Some time ago, I asked five notable South African writers to share their advice on writing a bestselling novel. Their answers show that it’s all about hard work, humility and perseverance.
‘I don’t think it is possible to set out to write a hit. Readers are smart: they can tell a con at fifty paces,’ said Margie Orford, author of the internationally bestselling Clare Hart crime series. ‘So, feel with your body, write with your heart, edit with your head. Write about what you know, but if you don’t know something then go it find out. Remember this: It takes a very long time to become an overnight success, so work harder than you ever thought possible. Then work some more. Don’t give up. Don’t complain. Just do it again. And then again. And if it’s not working? That thing about killing your darlings is true: if a chapter doesn’t fit, then cut it out, step over the blood and move on.’

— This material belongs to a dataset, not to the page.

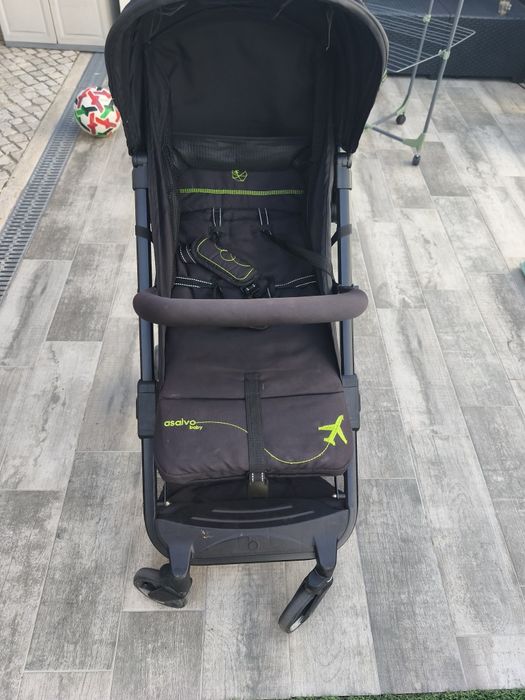 Carrinho de passeio marca Asalvo Baby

John van de Ruit, author of the Spud series, said, ‘Forget about writing a bestselling novel. There is no magic formula for making your book reach people, and I would think that if world domination is your single-minded aim, you are setting yourself up to fail. Rather attempt to write the greatest book you can. Concentrate on the fundamentals of character, plotting, dramatic action, rhythm and subtext, and let the numbers take care of themselves. Don’t be precious about your words, nor marvel at your own ability. Remove ego from your writing, and remember you are a servant to your characters and the invisible presence with the power to captivate.’
‘Write your truth as you see it,’ advised Sindiwe Magona, whose novel Beauty’s Gift Beauty’s Gift was shortlisted for the Commonwealth Writers’ Prize. ‘Share the feelings that moved you to write about the subject. Submit yourself to the dream as it unfolds through you; with any luck, you shall be as surprised as your readers at what is revealed in the process.’
‘I wish I knew the secret,’ said Lauren Liebenberg, the former investment banker whose first novel, The Voluptuous Delights of Peanut Butter and Jam, was short-listed for the Orange Prize for New Writers, ‘but this much I do know: you’ve got to take a sober look at every word you’ve written and ask yourself what would make your reader care enough to turn the next page. And the thing that jumps out and grabs readers by the throat is raw, gritty honesty; it’s what brings characters to life and what binds readers to them.’
‘I subscribe to Bessie Head’s words on writing Maru: “…I also wanted the novel to be so beautiful and so magical that I, as the writer, would long to read and re-read it,” said Kgebetli Moele, author of the award-winning debut novel Room 207, and The Book of the Dead. ‘If any section of the writing gets dull, I rewrite or delete, because if the writer cannot read it, how can he or she expect others to read it? There are a dozen good tales I left at the side of the road because they had turned dull and I could not un-dull them.’